Rethinking social value post Covid-19
Covid-19 has changed communities across the world, and social and economic opportunities have been devastated for many. While unemployment is expected to rise further, the UK Government announced its ‘build, build, build’ plan to support recovery from the pandemic.
With this investment committed to infrastructure, it’s more important than ever that the built environment sector ensures that our projects and programmes deliver social value to communities.
Reflecting this new reality, the 2012 Government Social Value Act was recently amended in the 2020 procurement policy note to help communities recover from the pandemic. To meet this challenge, our industry needs to radically improve the way we create social value – making a positive difference through project and programme delivery is now vital, not just necessary.
Sue Hardy, Community & Skills Team Leader at Mace, outlines three steps we can take as constructors, developers and architects, to adapt social value strategies to a post-pandemic world.
1. Measuring what is valuable to society
There are a number of different ways we can measure the social value of a project but what really matters is to measure it effectively, to ensure we can quantify project level or sector level improvements. With the Government’s plan to put infrastructure at the heart of economic recovery, having a clear metric for social value is now vital to demonstrate how a development can multiply investment outcomes.
An important consideration is to engage with the local community to set out their needs and how these may have changed during the pandemic, to determine what you can deliver and how you can measure it.
At Mace we evaluate our impact on local communities using an independent ‘Value2Society’ calculation measuring against six capitals: natural, social, intellectual, manufactured, human and financial. By introducing metrics, we can quantify the social value generated by our work and demonstrate tangible benefits to the environment and local community.
Developing a comprehensive measurement tool makes it possible to interrogate and analyse social value data taking into account the total social value created across the project. By using an approach that monetises impacts we can also look at the different values and which ones will be most effective in different communities.
Social value creation is a long-term approach to be considered throughout project planning, delivery and post completion, bringing benefits to the community long after it is completed.
2. Preserving habitats and promoting wellbeing
As contractors we have to think about the relationship between buildings and the surrounding ecology networks and pro-actively create new habitats and landscaping that support wildlife and community wellbeing. As a result of the lockdowns we’ve experienced , we are already seeing greater value attributed to green spaces and the positive impact they make to people’s lives.
For example, a ‘wild-cities’ approach to social value means creating micro-communities with biodiversity and green spaces at their heart. We can use green space to deliver simultaneous benefits including stormwater attenuation, localised climate control, health and wellbeing benefits and increased local pride.
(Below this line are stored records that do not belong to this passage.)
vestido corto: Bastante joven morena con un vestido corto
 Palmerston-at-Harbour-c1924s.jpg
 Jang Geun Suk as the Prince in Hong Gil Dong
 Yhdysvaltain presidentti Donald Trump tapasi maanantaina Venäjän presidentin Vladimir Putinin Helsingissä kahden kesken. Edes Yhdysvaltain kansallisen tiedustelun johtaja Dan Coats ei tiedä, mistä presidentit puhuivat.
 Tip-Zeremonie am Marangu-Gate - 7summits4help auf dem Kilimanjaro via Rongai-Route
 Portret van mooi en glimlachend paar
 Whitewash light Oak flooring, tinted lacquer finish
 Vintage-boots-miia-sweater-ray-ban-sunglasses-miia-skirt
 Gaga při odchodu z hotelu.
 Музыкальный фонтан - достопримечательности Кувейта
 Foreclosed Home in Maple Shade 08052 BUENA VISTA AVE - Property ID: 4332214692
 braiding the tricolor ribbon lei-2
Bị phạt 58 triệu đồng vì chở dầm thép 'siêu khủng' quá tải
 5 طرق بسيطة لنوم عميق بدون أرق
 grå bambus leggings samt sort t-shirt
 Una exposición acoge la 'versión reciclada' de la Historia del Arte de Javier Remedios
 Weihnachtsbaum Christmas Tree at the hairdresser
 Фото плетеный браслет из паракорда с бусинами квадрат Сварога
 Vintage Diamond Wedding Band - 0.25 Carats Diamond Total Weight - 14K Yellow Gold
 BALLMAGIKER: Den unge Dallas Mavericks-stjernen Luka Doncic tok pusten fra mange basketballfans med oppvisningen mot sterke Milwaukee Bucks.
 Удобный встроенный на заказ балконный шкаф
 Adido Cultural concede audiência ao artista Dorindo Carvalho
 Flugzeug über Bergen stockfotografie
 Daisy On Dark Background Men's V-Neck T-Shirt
On Mace’s Greenwich Square development, we delivered a multifunctional micro-community centred around a pocket park, supporting relatively dense mixed-tenure residential accommodation. The social value assessment of the development quantified health benefits of £8.6million to the residents over 20 years derived solely from the park. In addition, the green roof delivers approximately £4million of additional natural capital benefits including acoustic performance and storm water capture.
3. Supporting local employment
At the start of a project, you can create a ‘socioeconomic impact assessment’. This helps to define the sociodemographic profile of the local area, identify impacted communities and develop positive solutions to enhance local skills and create opportunities for local supply chain partners.
From there it is possible to define a delivery framework to ensure you maximise social value outcomes, contributing to employment and skills planning and creating real opportunities for people who are struggling during the current crisis.
Working closely with clients, the Mace approach has evolved to develop a social value strategy that will shape places for the long term, for example creating a sustained employment programme that continues once the project is handed over. To do this, requires us to capacity build with local supply chain partners and businesses to create sustainable work opportunities that encourage cohesion and deliver economic benefits.
All built environment leaders should enhance their social value commitments and strategies to demonstrate real measurable outcomes in the wake of the Covid-19 pandemic. Commitments must include measurable objectives, creating opportunities that align with local community needs and integrate habitat creation in your projects. These three steps will help you support people local to the project you’re delivering.